Opperman died Wednesday at age 89. He will be remembered for his lifelong interest in the law and his career at West Publishing helping legal research be more thorough and efficient. By his family, he will also be remembered for his bootstrapping.
His son, Vance Opperman, recalls that Dwight Opperman grew up poor. Dwight and his first wife, Jeanice, now deceased, were both gifted musicians who in the early days of their marriage earned money by performing. But Vance said the family was effectively broke when Dwight graduated in 1951from law school at Drake University.
"We didn't have any money at all, and we lived in student housing which was the old Drake trailer camp, and he took the bar exam, which he passed," Vance said. "And we went out looking for a job, and we didn't have any daycare, so I went with him. I was just a little kid. And he talked to various law firms that were trying to hire people."

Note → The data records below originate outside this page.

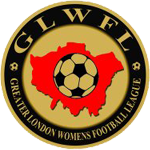 Greater London Womens Football League Division 1 North
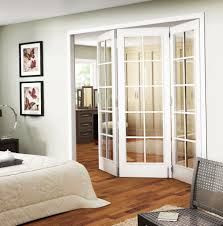 Interior French Closet Doors by Double French Closet Doors Home Design Ideas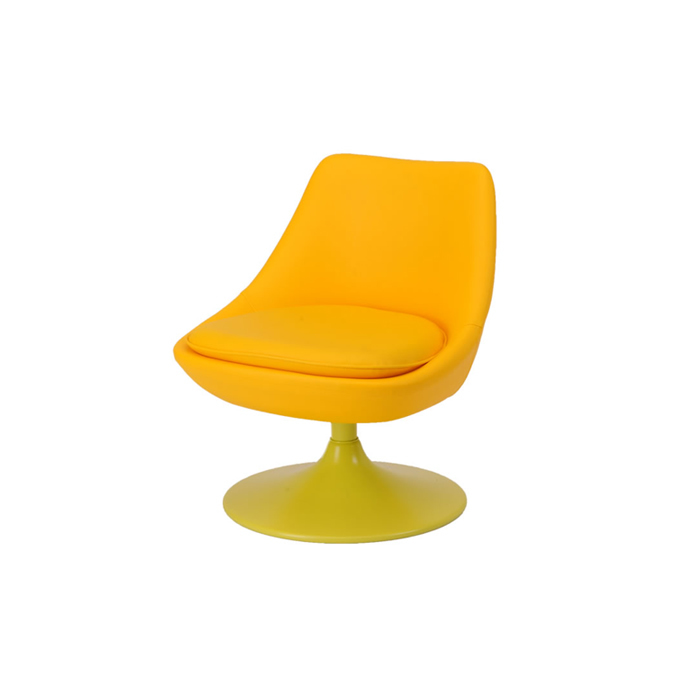 キッズチェアー プリン KS-3/こども用椅子 チェア 椅子 チャイルドチェア 日本製 【ワークス】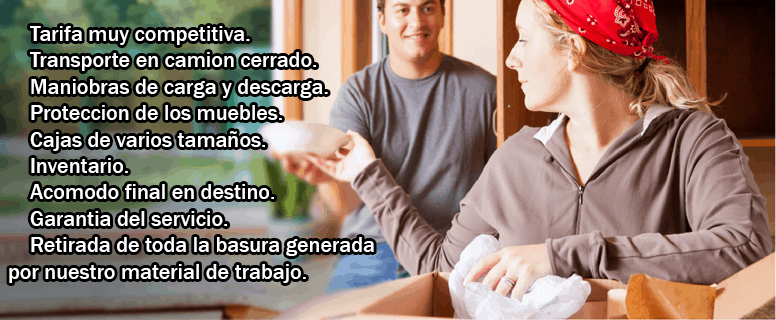 embalajes-economicos-mudanzas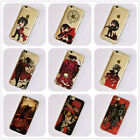 Hellsing Alucard Anime Game iPhone 4s 5s 6 6s Plus Case Silicone TPU Free Ship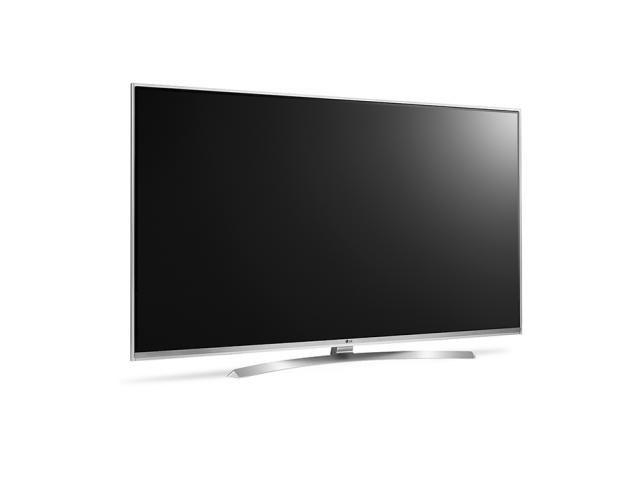 LG 49UH8507 4K UHD LED TV* #2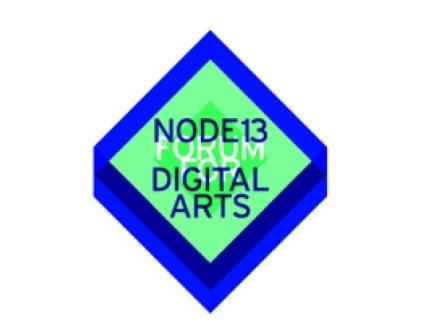 NODE13
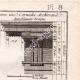 DETTAGLI 03 | Architettura - 1779 - Ordine Architettonico - Entablamento - Ordine Dorico - Ordine ionico - Ordine Corinzio - Ordine Tuscanico - Ordine Composito
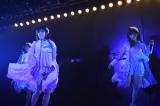 M4.パジャマドライブ(左から松井珠理奈、渡辺麻友、山本彩)(C)AKS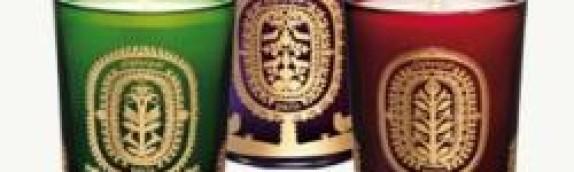 Kalendarz paryski (od 21.11 do 28.11)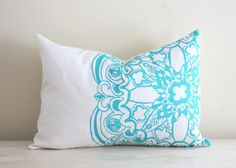 Lauren Alison Designs- Turquoise Moroccan Linen Pillow Cover Decorative Cushion Throw Lumbar 12x16 Screen Print Hand-Printed Modern Global Gift. $47.00, via Etsy.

Vance Opperman said his father got the best job offer from West Publishing in St. Paul, where he would become an editor. The job matched his father's scholarly demeanor. Vance said.
"He's a very academic person and very drawn to the English language and the structure," he said.
A few weeks after arriving at West, Dwight Opperman made friends with John Nasseff, who had a very different background. Nasseff only finished 9th grade. Both men would rise to the firm's senior executive ranks. Nasseff said Dwight stood out for his intellect.
"He was a very brilliant man. He had a good memory. He could remember things in detail, which was really an asset," Nasseff said. "And when he got started at West, he read a lot about the history of the company. So he knew a lot about the company. And everyone could see how smart he was."
At the helm of West Publishing, Opperman, led the company to develop Westlaw, an online legal database that has become an essential tool for lawyers, judges and legal scholars. In 1996, the publishing company was sold to what is now Thomson Reuters.
Opperman made many other contributions to the legal field. He was a major benefactor of the American Judicature Society and the United States Supreme Court Historical Society.
His contributions were regarded as so important that the Chief Justice of the U.S. Supreme Court, John Roberts, took time to mourn Dwight Opperman's passing.
In a statement, Roberts wrote, "Dwight has long been a committed friend and supporter not only of the Supreme Court but of the Federal Judiciary as a whole. Those of us on the court will miss his warm friendship."
In Minnesota, Opperman gave financial support to William Mitchell College of Law and Hamline University School of Law.
But Nasseff's esteem for Opperman extends far beyond his legal contributions. He says Opperman was a deeply kind man.
Nasseff recalls his own heart attack in 1959. Opperman and Jeanice invited Nasseff on a trip to San Diego to speed his recovery. Nasseff said Opperman personally nursed him back to health.
"And every morning, he'd get up, he'd make me walk about a half a mile, then a mile, take breakfast. He watched me like a hawk. Every day. Every day," Nasseff said.
Nasseff said from then on he and Opperman were inseparable friends who spoke every day, either in person or by phone, until the very end.
Opperman had recently been diagnosed with liver cancer, according to his son, Vance. He is survived by his second wife, Julie Chrystyn, sons Vance and Fane, nine grandchildren, and 13 great grandchildren.
A memorial service is expected to take place sometime in August in St. Paul.